The three key U.S. hotel performance indicators for the week ending April 11 dropped at even steeper year-over-year rates than in recent weeks, according to STR.
Compared with the week ending April 13, 2019, STR reported occupancy down 69.8 percent to 21 percent, average daily rate down 45.6 percent to $74.18, and revenue per available room down 83.6 percent to $15.61.
"As we've noted, RevPAR declines of this severity are our temporary new normal," said STR SVP of lodging insights Jan Freitag. "Several weeks of data also point to occupancy in the 20 percent range to be the low point, and economy hotels holding at a higher occupancy level is the pattern right now."
In an April 9 STR webinar, Freitag reported for week ending April 4, the lowest levels occupancy by class were in higher end of the market, with luxury and upper-upscale posting such rates of 9.1 percent and 9.2 percent, respectively. The absolute numbers increased going down the class scale, with economy posting occupancy of 34.8 percent.
The company also has calculated that approximately 665,000 hotel rooms out of 5.4 million in the U.S. were closed, representing 12 percent of inventory. About 7.9 million hotel rooms were sold during the week ending April 4, meaning a little more than 1 million hotel rooms per day still were being occupied. That number a month prior, for the week ending March 7, was 23.1 million.
In the top 25 markets for the week ending April 11, Oahu Island reported the steepest year-over-year decrease in occupancy (down 90.9 percent) and the only single-digit occupancy level (7.1 percent). It also experienced the steeped decline in RevPAR (down 94 percent to $10.26).

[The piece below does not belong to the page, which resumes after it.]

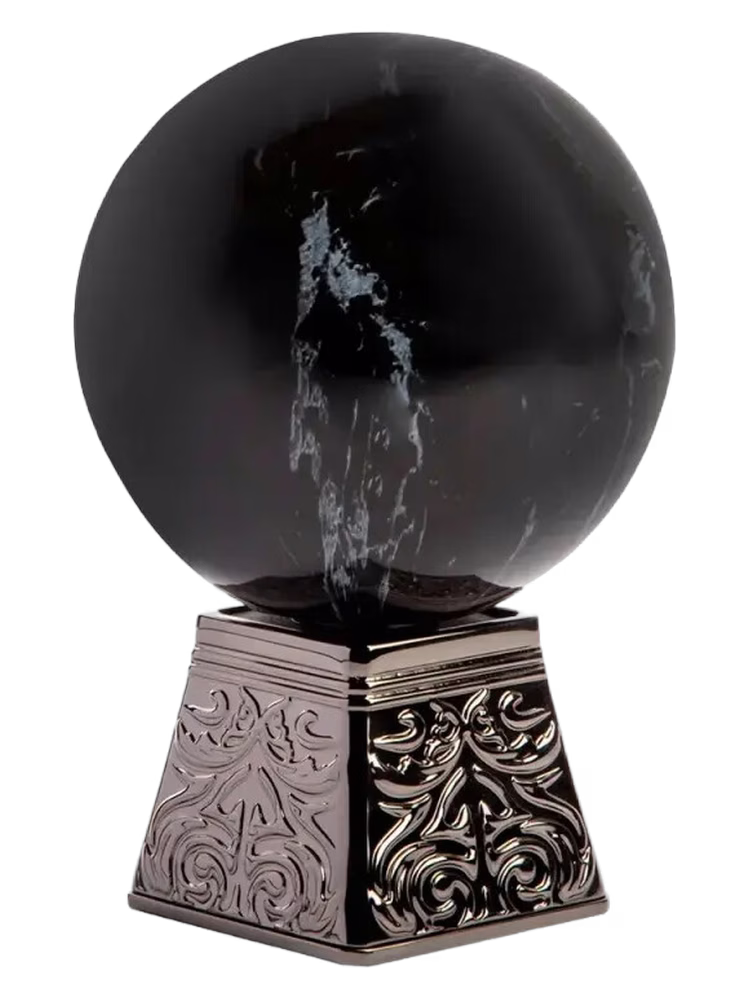 Aurora Scents Black Obsidian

San Francisco, San Mateo reported the biggest decrease in ADR (down 62.5 percent to $107.42).
The absolute levels of occupancy for New York and Seattle were better this past week (24.8 percent and 20.2 percent, respectively) than in the week ending April 4, likely attributable to an influx of medical and first responders requiring lodging in those cities.
For group occupancy, New York reported the highest absolute occupancy level of 9.7 percent, a 30.2 percent decline from the year prior, compared with most other markets showing declines of more than 90 percent for the period. New York group occupancy for the week ending April 13, 2019, was just 14.3 percent, explaining the difference.